Beware the overzealous town assessor
In the current climate of depressed property valuations, and for the past several years since the beginning of the housing crisis, property assessments have plummeted as house values have declined across the country. The net result: a severe decrease in property taxes in communities throughout the nation. Obviously, the strain on local municipalities has been terribly damaging, as belt-tightening is performed by town councils in every region of the country. And when you’re investing in property, you need to know that you could be a target.
The latest trend
As part and parcel of the current real estate slump, town assessors now usually look to find ways to offset these decreases, using any legal means possible. The latest trend has been for many assessors in numerous states to take sales data from recent foreclosure sales to property investors, and throw the sales prices out the window. They then attempt to jack up property assessments on these investment properties many times the actual sales price. This, of course, yields much greater tax revenues from these houses. So as you continue investing in property, the tax consequences could be devastating the longer you hold onto them.

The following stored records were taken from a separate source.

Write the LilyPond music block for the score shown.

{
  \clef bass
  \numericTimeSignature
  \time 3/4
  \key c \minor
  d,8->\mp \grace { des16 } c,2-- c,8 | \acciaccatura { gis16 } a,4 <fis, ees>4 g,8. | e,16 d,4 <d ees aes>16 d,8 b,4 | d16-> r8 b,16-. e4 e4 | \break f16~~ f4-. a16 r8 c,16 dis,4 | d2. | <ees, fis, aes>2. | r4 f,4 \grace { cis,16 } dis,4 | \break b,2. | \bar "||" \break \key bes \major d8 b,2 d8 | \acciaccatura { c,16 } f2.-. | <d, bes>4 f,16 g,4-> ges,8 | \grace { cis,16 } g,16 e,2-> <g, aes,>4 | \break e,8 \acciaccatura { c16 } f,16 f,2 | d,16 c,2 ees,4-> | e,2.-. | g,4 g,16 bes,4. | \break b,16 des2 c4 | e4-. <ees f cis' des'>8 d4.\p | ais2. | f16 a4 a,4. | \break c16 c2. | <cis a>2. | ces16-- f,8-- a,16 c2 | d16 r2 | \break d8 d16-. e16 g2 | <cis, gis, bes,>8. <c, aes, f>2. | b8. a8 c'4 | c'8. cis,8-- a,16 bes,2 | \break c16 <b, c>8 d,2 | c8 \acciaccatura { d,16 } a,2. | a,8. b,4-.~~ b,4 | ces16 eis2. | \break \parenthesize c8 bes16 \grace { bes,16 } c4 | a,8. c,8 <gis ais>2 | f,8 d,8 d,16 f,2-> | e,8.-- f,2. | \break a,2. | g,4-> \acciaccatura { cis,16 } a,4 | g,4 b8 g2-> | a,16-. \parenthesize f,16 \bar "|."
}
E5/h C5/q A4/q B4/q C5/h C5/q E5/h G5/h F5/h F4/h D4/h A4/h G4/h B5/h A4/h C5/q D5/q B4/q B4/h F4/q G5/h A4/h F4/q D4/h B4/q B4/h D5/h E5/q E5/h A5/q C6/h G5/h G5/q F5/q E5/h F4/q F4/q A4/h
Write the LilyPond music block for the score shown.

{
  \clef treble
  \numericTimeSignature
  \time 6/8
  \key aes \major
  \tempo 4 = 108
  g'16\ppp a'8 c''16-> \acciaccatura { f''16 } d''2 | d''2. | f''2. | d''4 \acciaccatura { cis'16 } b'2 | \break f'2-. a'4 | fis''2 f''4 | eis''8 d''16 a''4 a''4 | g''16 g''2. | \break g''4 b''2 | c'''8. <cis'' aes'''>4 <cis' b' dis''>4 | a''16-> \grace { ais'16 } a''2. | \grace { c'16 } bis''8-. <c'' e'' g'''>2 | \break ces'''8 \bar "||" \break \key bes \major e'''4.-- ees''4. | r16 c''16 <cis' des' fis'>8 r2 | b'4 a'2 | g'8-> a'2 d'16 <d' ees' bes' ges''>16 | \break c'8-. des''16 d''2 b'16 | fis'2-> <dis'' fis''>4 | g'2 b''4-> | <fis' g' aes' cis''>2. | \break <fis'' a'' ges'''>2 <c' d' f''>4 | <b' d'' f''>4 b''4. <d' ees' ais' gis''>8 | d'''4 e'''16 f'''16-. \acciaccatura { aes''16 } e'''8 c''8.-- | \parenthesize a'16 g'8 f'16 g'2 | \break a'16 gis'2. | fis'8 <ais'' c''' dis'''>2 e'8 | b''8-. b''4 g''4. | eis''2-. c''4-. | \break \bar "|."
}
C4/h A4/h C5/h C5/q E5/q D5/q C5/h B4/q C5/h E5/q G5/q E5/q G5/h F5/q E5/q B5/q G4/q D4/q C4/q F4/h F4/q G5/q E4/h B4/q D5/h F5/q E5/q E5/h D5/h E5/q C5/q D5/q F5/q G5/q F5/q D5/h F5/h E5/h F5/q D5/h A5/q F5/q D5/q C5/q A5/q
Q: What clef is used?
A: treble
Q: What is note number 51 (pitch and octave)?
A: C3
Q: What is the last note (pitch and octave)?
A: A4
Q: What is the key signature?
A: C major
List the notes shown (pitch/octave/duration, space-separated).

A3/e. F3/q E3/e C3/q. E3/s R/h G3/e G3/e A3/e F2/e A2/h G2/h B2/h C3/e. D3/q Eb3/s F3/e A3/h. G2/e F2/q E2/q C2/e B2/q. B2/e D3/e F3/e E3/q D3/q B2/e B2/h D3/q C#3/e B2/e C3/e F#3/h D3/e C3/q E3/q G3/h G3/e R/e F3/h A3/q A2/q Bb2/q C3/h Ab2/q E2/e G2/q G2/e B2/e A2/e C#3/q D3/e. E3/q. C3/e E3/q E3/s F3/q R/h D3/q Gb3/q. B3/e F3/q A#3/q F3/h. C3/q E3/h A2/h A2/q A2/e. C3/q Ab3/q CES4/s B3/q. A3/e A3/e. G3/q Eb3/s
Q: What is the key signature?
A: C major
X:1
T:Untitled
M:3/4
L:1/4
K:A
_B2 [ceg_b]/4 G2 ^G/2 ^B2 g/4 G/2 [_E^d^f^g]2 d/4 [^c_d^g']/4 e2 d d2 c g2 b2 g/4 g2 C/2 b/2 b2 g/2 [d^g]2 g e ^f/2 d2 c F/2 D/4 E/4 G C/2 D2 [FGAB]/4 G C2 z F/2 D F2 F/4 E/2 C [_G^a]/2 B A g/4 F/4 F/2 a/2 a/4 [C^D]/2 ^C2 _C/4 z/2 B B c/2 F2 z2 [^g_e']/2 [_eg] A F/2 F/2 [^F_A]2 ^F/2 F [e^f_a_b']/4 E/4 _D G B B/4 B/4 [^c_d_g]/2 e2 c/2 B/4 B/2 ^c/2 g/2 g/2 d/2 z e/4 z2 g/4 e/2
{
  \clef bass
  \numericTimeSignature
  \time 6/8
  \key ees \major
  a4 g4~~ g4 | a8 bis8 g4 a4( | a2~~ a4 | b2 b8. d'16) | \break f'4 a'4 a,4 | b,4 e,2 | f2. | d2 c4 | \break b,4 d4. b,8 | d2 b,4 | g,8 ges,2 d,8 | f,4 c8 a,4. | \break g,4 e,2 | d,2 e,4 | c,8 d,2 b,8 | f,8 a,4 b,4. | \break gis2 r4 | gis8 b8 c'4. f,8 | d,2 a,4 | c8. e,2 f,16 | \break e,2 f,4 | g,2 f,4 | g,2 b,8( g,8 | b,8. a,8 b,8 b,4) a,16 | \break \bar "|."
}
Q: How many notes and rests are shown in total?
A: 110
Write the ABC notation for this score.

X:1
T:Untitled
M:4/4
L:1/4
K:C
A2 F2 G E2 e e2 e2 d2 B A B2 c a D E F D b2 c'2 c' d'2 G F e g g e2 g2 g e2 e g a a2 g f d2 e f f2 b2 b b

The main rationale of these assessors has been that foreclosures and short sales sold to real estate investors were sold by banks while under “distress.” And, following this logic, distress yields market values far below what a “normal” operating marketplace of real estate transactions would yield.
What that logic fails to account for, is that the entire real estate market has been in distress for the past several years. Property owners, both homeowners and those investing in property alike, have seen the values in their properties plummet by about one-third. In much harder hit areas, values have declined by well over fifty percent.
The employment of pretzel logic by these overzealous and opportunistic assessors also assumes banks have an incentive to unload their portfolio of foreclosures quickly, thus creating further distress. Their argument is that ultimately, these sales are not “arms length transactions.” An arms length transaction is simply one where the seller and buyer do not have a relationship with one another.
The illogicality of their argument is that when banks place their portfolios of foreclosed properties on the market, they are traditionally listed using real estate agents. Thus, these houses are available to all potential buyers. And the free market system will act to adjust the selling price accordingly. You know full well that when you are investing in property, there’s always investor competition for the most desirable houses.
Market analyses help set prices
Further, banks set their asking price for each property in their portfolio based on information from broker opinions of value or listing agent comparative market analyses. And once an initial asking price is set, banks set limits on how much they will lower that price the longer a property remains on the market. So the notion that the banks are selling in some sort of distressed mode can’t be further from the truth.
Rather, they are making informed, analytical decisions based on professional recommendations as to the current market value for each property. Just because a foreclosure is purchased by an individual investing in property for a fraction of what the property was once worth is irrelevant. The new selling price IS the market price
What if you get a reassessment letter?
So what should you do if your local assessor’s office sends you a letter informing you of an increase in your assessment (and eventual increase in taxes as a result)? The first rule of thumb in deciding whether to fight the new assessment is to see if the new assessment is greater than ten percent more than what you believe the market value of your investment property should be. If it is, then it’s worth fighting (also known as grieving). Every municipality is different in when you can grieve your assessment. In that reassessment increase letter, they will notify you of the date when you can grieve your valuation in your specific town.
Use a grievance attorney?
You next have to decide if you will grieve the assessment on your own, or if you should use the aid of a specialized grievance attorney. These attorneys traditionally will charge you a percentage of your first year tax savings as compensation for their services. If they are unable to obtain tax savings for you, you would not owe them anything. But you’ll find they won’t take your case unless they feel there is a certainty of winning some savings.
If you decide to fight the assessment increase yourself, you’ll quite simply need to show evidence of your current market value. And that value needs to be closer to your idea of market value rather than the assessor’s valuation. Recent sales price data is traditionally used to support market valuation. If you’ve made improvements to a house as you are investing in property, bring your receipts for the work done to show the exact amount of “added value” you put into the property since you purchased it.
As an investment property, you can also impute market value based on the net income approach to valuation. As an example, if rental property in your area usually sells for eight times net income, and your specific property’s net income times this multiplier shows a market value well below the assessor’s valuation, you should by all means use that data in your grievance as well.
Always know your current market value
So be aware that with the current state of our economy, local assessors will be trying to squeeze out every penny from investment property owners through constant re-assessments. Just be sure to always have a handle on the current market value of each of your investment properties at any given time. And if you do get that assessment increase letter in your mailbox, decide if the increase is worth the fight. If it is, decide on whether to hire a specialized grievance tax attorney, or do the grievance yourself. Either way, do not let assessors get away with outrageous over-assessing as you continue investing in property each year.